Parallel Scalability Isn’t Child’s Play

In a recent blog entry, Dr. Neil Gunther, a colleague from the Computer Measurement Group (CMG), warned about unrealistic expectations being raised with regard to the performance of parallel programs on current multi-core hardware. Neil’s blog entry highlighted a dismal parallel programming experience publicized in a recent press release from the Sandia Labs in Albuquerque, New Mexico. Sandia Labs is a research facility operated by the U.S. Department of Energy.

According to the press release, scientists at Sandia Labs

simulated key algorithms for deriving knowledge from large data sets. The simulations show a significant increase in speed going from two to four multicores, but an insignificant increase from four to eight multicores. Exceeding eight multicores causes a decrease in speed. Sixteen multicores perform barely as well as two, and after that, a steep decline is registered as more cores are added.” They concluded that this retrograde speed-up was due to deficiencies in “memory bandwidth as well as contention between processors over the memory bus available to each processor.

Holy cow. The Lab’s scientists, who are heavily invested in parallel programming on supercomputers, simulated running programs on sixteen cores encapsulating “key algorithms for deriving knowledge from large data sets” that gave no better performance than running the same program on two cores.
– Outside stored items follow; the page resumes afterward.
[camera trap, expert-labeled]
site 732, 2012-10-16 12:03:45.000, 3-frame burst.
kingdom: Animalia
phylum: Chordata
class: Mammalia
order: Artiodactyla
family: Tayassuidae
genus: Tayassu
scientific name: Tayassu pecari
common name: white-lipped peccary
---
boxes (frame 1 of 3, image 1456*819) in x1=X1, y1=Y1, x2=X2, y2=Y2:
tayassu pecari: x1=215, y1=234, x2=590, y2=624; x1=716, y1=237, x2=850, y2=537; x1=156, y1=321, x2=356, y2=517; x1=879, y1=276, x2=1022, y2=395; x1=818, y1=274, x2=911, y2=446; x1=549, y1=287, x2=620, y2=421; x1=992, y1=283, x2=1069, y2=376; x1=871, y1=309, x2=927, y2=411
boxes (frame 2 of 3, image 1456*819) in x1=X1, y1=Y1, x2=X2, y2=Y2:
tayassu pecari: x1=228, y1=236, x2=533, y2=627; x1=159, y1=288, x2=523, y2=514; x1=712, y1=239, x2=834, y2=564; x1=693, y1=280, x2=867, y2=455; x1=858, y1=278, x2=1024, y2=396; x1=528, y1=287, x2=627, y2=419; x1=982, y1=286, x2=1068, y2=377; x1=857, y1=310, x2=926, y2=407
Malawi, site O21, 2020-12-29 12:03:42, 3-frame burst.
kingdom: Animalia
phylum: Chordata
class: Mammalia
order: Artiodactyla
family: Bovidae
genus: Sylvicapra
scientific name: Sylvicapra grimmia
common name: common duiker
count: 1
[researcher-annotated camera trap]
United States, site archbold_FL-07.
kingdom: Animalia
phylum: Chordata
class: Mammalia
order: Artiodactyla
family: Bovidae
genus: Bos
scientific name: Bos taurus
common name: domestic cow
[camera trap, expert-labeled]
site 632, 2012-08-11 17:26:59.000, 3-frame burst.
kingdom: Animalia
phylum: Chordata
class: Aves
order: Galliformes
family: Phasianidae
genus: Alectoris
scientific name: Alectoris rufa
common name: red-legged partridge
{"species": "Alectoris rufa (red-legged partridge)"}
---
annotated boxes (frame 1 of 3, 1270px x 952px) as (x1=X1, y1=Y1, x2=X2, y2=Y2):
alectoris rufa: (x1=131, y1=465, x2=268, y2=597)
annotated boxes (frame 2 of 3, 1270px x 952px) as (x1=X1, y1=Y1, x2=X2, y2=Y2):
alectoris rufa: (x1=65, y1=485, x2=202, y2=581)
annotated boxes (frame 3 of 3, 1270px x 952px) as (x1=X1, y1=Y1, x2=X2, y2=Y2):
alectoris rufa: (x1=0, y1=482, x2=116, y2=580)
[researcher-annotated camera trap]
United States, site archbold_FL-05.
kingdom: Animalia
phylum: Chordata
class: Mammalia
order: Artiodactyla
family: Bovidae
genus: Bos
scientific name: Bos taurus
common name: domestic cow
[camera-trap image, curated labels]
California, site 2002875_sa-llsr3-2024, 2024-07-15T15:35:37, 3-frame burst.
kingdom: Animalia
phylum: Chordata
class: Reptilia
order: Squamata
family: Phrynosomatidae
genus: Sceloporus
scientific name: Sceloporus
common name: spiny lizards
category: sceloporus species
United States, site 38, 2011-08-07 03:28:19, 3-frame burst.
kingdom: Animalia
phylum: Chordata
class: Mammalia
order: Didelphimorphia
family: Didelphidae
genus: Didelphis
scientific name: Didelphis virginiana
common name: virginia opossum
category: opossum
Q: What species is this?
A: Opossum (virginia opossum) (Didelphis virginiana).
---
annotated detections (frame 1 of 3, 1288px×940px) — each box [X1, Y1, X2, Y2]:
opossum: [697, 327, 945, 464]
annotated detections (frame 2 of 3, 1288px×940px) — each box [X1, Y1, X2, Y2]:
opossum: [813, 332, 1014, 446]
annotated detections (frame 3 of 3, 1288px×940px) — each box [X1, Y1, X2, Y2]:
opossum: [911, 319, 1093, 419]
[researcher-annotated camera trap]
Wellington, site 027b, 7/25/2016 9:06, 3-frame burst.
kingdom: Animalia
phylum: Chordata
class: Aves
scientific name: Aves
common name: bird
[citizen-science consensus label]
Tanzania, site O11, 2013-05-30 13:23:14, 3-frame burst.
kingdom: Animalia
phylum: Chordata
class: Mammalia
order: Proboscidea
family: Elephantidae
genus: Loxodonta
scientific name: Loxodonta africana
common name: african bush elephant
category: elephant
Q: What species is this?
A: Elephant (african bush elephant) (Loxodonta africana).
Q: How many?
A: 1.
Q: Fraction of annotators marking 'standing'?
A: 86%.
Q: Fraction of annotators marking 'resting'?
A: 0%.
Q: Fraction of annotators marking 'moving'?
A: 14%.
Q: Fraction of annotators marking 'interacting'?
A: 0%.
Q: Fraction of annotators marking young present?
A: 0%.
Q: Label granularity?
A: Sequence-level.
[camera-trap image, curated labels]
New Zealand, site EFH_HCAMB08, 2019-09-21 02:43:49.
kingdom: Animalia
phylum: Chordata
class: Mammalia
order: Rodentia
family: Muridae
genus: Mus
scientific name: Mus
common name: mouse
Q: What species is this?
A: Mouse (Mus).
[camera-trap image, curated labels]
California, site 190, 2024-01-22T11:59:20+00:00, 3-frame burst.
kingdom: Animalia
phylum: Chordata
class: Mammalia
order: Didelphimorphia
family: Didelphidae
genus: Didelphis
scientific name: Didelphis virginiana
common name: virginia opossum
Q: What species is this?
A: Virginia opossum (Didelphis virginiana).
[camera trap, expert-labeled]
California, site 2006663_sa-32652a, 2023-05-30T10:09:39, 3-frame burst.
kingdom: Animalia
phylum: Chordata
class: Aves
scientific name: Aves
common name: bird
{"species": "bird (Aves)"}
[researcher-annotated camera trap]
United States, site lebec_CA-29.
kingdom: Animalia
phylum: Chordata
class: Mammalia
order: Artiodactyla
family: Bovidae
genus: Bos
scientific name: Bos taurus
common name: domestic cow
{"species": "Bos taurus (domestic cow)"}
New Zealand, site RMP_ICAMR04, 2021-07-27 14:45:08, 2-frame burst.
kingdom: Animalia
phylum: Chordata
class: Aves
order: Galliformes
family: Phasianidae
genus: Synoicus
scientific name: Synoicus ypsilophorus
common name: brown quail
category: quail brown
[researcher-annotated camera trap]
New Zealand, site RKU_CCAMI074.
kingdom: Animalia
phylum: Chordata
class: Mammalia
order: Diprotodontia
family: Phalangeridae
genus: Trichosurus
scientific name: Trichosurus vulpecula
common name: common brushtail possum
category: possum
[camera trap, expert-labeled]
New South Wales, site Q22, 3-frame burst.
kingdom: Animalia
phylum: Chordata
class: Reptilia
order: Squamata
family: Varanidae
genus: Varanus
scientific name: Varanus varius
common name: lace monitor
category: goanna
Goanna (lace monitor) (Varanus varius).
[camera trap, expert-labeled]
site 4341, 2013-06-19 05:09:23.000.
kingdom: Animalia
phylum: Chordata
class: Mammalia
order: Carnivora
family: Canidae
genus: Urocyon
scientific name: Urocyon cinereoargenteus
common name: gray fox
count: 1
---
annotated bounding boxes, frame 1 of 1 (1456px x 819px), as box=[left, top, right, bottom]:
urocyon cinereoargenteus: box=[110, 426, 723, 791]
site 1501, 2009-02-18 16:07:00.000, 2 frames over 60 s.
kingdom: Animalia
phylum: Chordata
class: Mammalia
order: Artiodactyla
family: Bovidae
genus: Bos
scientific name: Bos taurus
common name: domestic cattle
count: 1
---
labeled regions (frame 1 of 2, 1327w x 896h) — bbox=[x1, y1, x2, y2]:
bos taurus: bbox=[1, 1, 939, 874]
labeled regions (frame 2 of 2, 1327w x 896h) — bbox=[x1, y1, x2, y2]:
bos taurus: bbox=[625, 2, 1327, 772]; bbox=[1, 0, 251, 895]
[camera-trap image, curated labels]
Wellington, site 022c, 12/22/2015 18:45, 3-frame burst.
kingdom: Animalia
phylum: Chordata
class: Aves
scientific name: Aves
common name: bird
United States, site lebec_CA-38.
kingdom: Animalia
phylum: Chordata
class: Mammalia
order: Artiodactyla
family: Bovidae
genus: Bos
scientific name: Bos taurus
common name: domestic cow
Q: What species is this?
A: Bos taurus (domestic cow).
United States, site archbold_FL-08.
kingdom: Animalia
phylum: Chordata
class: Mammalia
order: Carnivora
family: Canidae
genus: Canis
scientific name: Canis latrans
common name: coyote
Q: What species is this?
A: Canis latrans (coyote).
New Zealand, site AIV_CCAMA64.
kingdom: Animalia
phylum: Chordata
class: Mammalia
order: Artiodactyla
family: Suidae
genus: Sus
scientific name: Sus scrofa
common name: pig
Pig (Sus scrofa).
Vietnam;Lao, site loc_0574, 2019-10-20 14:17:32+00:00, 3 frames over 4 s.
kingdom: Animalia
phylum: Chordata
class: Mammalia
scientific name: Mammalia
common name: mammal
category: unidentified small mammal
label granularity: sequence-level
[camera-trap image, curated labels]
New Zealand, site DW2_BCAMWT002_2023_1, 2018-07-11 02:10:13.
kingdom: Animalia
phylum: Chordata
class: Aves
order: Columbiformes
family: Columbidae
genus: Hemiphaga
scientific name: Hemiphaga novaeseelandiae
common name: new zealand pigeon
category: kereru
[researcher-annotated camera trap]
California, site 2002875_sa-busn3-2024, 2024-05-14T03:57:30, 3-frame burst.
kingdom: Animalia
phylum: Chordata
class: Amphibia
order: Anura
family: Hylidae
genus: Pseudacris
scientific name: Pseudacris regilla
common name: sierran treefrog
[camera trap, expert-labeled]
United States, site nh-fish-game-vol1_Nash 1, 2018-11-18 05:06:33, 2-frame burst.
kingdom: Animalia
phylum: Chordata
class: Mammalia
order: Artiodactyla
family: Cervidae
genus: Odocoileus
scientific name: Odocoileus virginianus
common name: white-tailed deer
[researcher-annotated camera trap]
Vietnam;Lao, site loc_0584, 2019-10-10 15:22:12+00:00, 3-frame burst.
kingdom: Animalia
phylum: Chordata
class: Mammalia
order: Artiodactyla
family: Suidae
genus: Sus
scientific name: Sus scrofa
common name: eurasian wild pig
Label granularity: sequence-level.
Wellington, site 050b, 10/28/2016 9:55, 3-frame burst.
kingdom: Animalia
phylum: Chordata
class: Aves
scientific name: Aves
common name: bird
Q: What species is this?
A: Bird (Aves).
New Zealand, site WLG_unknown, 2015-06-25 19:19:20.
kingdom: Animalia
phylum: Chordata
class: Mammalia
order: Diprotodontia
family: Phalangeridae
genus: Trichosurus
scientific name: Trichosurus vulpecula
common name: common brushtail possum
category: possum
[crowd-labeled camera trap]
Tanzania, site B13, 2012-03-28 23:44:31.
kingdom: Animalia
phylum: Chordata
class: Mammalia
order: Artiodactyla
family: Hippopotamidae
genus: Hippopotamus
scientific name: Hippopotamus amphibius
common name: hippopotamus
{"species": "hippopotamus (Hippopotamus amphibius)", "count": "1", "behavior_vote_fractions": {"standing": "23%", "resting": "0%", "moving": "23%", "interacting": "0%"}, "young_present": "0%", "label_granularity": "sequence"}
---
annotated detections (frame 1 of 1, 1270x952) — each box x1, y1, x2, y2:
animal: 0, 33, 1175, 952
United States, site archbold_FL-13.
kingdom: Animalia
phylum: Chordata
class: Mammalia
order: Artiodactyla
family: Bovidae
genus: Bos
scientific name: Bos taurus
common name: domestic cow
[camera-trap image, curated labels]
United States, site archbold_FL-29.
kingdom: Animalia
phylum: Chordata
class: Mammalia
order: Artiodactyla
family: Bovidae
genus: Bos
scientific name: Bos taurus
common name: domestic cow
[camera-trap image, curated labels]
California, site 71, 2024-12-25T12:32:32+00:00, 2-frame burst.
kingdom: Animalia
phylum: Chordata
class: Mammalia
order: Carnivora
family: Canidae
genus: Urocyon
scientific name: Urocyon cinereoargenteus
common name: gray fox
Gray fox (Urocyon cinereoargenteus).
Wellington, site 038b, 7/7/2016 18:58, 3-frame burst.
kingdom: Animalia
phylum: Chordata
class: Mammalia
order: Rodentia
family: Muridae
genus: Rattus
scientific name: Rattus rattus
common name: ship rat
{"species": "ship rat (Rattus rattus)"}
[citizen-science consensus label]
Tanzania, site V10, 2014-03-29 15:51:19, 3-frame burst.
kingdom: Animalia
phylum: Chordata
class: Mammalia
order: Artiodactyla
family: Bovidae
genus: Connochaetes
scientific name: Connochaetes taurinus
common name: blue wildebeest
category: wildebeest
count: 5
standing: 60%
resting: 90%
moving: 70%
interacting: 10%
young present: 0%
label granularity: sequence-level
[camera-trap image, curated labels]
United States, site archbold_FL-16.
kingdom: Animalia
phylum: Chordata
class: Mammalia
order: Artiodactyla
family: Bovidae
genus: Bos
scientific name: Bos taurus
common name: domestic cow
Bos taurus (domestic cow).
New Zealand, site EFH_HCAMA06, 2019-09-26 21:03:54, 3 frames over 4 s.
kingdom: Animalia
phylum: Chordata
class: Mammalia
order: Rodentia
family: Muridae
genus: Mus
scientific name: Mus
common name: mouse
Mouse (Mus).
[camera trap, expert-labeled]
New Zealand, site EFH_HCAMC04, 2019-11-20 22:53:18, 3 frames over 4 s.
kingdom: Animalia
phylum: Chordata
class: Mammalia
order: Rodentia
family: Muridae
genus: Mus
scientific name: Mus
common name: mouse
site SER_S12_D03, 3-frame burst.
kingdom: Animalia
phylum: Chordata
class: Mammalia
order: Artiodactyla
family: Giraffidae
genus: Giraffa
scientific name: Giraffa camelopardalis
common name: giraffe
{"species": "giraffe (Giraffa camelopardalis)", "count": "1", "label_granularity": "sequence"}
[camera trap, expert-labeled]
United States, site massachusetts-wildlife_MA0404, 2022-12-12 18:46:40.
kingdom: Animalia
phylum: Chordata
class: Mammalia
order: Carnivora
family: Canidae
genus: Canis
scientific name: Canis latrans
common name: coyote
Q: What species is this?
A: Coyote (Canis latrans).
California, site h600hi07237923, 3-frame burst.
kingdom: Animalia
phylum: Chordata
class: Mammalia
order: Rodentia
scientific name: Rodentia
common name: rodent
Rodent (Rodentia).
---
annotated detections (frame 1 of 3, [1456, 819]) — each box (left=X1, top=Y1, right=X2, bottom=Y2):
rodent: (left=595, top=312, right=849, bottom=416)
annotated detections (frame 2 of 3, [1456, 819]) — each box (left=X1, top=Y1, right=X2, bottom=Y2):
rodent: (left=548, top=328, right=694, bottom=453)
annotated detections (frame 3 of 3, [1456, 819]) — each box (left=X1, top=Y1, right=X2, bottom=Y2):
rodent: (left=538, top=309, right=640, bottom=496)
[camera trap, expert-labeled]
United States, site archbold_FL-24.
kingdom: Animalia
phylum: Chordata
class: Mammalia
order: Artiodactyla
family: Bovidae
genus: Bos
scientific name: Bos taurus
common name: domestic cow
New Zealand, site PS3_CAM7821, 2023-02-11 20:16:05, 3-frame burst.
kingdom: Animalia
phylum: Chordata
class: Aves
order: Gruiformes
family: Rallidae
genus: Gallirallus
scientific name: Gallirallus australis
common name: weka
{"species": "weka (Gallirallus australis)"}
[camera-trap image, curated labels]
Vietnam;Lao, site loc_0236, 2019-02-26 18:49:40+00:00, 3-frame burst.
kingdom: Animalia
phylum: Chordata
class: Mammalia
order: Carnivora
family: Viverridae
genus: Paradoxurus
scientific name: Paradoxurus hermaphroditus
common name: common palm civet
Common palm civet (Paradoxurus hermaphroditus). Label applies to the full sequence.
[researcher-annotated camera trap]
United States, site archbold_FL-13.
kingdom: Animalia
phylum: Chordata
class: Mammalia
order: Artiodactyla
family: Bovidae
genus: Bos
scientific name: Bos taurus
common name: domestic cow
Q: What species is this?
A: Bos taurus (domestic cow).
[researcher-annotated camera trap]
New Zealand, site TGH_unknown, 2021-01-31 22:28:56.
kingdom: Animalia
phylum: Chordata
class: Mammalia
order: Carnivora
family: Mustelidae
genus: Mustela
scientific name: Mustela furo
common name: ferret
Please note that these are simulated performance results, because 16-core machines of the type being simulated don’t currently exist. Indeed, I would not expect that 16-core machines of the type being simulated would ever exist. Which leads me to wonder what the point of this Sandia Labs exercise was.

Of course, for developers experienced in parallel programming, this result actually isn’t in itself all that surprising. Quite frequently, experienced developers find that running their multi-threaded application on massively parallel hardware does not scale well with the hardware capabilities. This was apparently the case for the applications the Sandia Labs folks simulated. So what? Should we just give up in our quest for parallel program scalability?

Before drilling into Dr. Gunther’s specific interest in this disclosure, it is worth looking into the Sandia Labs finding in a bit more detail. For instance, did anyone, besides me, wonder what applications were being simulated?

In theory, “deriving knowledge from large data sets” is a category of computing program that readily lends itself to a solution using an SIMD (Single Instruction, Multiple Data) approach. The canonical example of an SIMD approach to “deriving knowledge from large data sets” is a database Search function conducted in parallel where the data set of interest is partitioned across n processing units and their locally attached disks. For example, when the Thinking Machines CM-1 supercomputer publicly debuted in the mid-80s, the company demonstrated its capabilities using a parallel search of a database that was partitioned across all 64K nodes of the machine, which was based on the Connection Machine originally designed by MIT whiz kid Danny Hillis. Parallel search when executed across a partitioned dataset should scale linearly, or close enough for government work (pun intended).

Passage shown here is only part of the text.